Basic usage with automatic learning rate:

>>> import brainstate as brainstate
>>> import braintools as braintools
>>>
>>> # Create model
>>> model = brainstate.nn.Linear(10, 5)
>>>
>>> # Initialize Adafactor with auto learning rate
>>> optimizer = braintools.optim.Adafactor()
>>> optimizer.register_trainable_weights(model.states(brainstate.ParamState))

With explicit learning rate:

>>> # Explicit learning rate
>>> optimizer = braintools.optim.Adafactor(lr=1e-3)
>>> optimizer.register_trainable_weights(model.states(brainstate.ParamState))

With momentum for better convergence:

>>> # Add momentum (first moment)
>>> optimizer = braintools.optim.Adafactor(
...     lr=1e-3,
...     beta1=0.9
... )
>>> optimizer.register_trainable_weights(model.states(brainstate.ParamState))

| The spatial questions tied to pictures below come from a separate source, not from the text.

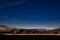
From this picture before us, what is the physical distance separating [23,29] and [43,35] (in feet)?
2.06

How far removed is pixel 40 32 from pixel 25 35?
0.49 metres
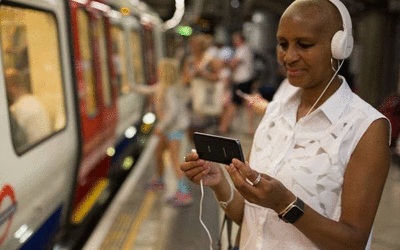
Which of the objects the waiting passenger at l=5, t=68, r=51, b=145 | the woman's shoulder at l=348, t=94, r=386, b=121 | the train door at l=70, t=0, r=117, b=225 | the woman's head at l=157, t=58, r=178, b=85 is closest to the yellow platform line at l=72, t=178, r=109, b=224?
the train door at l=70, t=0, r=117, b=225

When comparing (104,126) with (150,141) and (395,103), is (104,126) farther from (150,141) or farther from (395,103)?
(395,103)

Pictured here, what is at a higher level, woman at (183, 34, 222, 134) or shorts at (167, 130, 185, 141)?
woman at (183, 34, 222, 134)

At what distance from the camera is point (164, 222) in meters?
4.47

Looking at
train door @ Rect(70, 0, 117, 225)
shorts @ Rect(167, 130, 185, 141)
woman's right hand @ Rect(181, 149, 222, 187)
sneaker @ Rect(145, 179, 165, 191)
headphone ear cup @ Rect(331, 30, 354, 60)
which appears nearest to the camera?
headphone ear cup @ Rect(331, 30, 354, 60)

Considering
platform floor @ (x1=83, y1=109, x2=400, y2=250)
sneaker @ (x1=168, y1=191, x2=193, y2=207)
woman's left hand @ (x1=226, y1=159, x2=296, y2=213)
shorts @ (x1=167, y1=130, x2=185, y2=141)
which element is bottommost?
platform floor @ (x1=83, y1=109, x2=400, y2=250)

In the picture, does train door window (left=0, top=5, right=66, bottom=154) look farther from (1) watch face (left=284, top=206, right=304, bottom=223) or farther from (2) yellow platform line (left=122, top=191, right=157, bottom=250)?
(1) watch face (left=284, top=206, right=304, bottom=223)

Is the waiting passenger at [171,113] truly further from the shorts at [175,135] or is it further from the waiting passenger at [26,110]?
the waiting passenger at [26,110]

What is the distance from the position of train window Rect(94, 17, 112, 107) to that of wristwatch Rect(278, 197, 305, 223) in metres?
4.48

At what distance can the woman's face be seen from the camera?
1.38 m

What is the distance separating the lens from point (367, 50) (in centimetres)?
755

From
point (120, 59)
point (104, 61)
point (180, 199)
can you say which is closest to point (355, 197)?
point (180, 199)

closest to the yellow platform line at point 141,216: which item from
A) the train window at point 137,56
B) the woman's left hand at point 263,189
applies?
the woman's left hand at point 263,189

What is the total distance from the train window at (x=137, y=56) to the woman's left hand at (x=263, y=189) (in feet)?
23.7

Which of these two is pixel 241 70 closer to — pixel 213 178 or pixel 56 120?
pixel 56 120
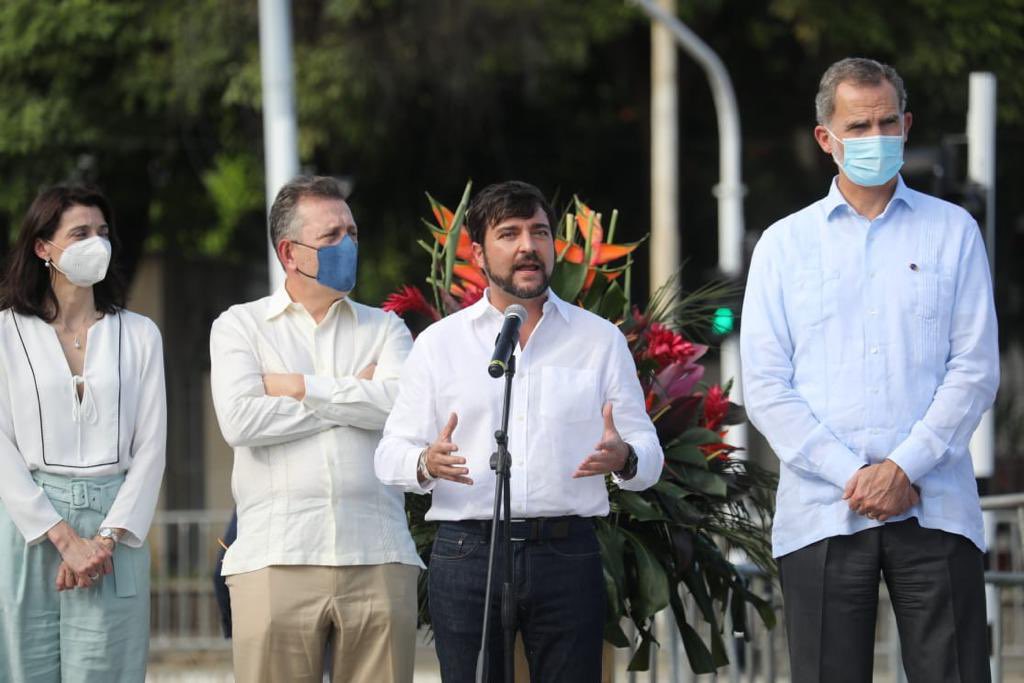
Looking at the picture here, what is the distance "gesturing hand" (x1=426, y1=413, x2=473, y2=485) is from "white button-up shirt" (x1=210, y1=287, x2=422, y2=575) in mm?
756

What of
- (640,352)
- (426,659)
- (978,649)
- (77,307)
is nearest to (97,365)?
(77,307)

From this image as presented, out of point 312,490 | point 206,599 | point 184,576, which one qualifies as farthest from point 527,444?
point 184,576

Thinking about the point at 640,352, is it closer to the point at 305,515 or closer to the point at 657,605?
A: the point at 657,605

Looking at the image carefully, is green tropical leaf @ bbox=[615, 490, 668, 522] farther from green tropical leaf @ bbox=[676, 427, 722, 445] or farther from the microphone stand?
the microphone stand

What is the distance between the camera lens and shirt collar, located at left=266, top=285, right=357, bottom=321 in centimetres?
554

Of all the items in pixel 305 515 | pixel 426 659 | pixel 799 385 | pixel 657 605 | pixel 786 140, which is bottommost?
pixel 426 659

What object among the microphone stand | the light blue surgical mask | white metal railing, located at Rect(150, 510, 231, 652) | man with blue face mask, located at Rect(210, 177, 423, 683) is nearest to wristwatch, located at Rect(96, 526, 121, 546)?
man with blue face mask, located at Rect(210, 177, 423, 683)

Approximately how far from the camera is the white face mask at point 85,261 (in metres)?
5.50

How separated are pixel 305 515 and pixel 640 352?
63.7 inches

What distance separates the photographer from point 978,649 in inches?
190

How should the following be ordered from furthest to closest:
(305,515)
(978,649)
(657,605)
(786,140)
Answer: (786,140) < (657,605) < (305,515) < (978,649)

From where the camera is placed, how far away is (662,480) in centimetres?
623

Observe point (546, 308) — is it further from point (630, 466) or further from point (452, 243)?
point (452, 243)

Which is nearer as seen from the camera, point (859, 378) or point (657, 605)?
point (859, 378)
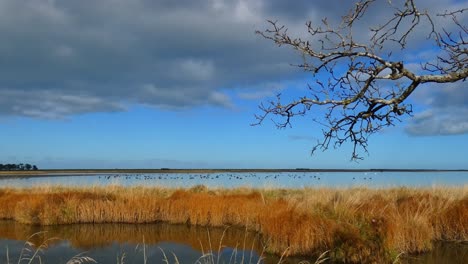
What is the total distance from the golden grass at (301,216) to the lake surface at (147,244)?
1.71 ft

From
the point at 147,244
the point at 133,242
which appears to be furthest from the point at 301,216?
the point at 133,242

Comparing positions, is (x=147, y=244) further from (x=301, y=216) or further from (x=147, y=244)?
(x=301, y=216)

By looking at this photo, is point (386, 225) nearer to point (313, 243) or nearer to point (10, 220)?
point (313, 243)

Non-factored mode for better accuracy:

>>> # Use full second moment (more memory)
>>> optimizer = braintools.optim.Adafactor(
...     lr=1e-3,
...     factored=False
... )
>>> optimizer.register_trainable_weights(model.states(brainstate.ParamState))

For large transformer training:

>>> import jax.numpy as jnp
>>>
>>> # Setup large transformer model
>>> model = brainstate.nn.Sequential(
...     brainstate.nn.Embedding(50000, 512),  # Large vocabulary
...     brainstate.nn.Linear(512, 512),
...     brainstate.nn.ReLU(),
...     brainstate.nn.Linear(512, 50000)
... )
>>>
>>> # Adafactor with factored mode for memory efficiency
>>> optimizer = braintools.optim.Adafactor(
...     lr=None,  # Adaptive learning rate
...     beta1=0.9,
...     factored=True,
...     clip_threshold=1.0
... )
>>> optimizer.register_trainable_weights(model.states(brainstate.ParamState))
>>>
>>> # Training step
>>> def train_step(tokens, targets):
...     def loss_fn():
...         logits = model(tokens)
...         return jnp.mean(
...             braintools.metric.softmax_cross_entropy(logits, targets)
...         )
...
...     grads = brainstate.transform.grad(loss_fn, model.states(brainstate.ParamState))()
...     optimizer.update(grads)
...     return loss_fn()
>>>
>>> # Train with large batches
>>> tokens = jnp.ones((128, 512), dtype=jnp.int32)
>>> targets = jnp.zeros((128, 50000))
>>> # loss = train_step(tokens, targets)

With weight decay and custom parameters:

>>> # Complete configuration
>>> optimizer = braintools.optim.Adafactor(
...     lr=1e-3,
...     eps=(1e-30, 1e-3),
...     clip_threshold=1.0,
...     decay_rate=-0.8,
...     beta1=0.9,
...     weight_decay=0.01,
...     factored=True
... )
>>> optimizer.register_trainable_weights(model.states(brainstate.ParamState))

See also

Adam

Standard adaptive moment estimation

AdamW

Adam with decoupled weight decay

SM3

Another memory-efficient adaptive optimizer

default_tx()[source]#

Create default gradient transformation with clipping and weight decay.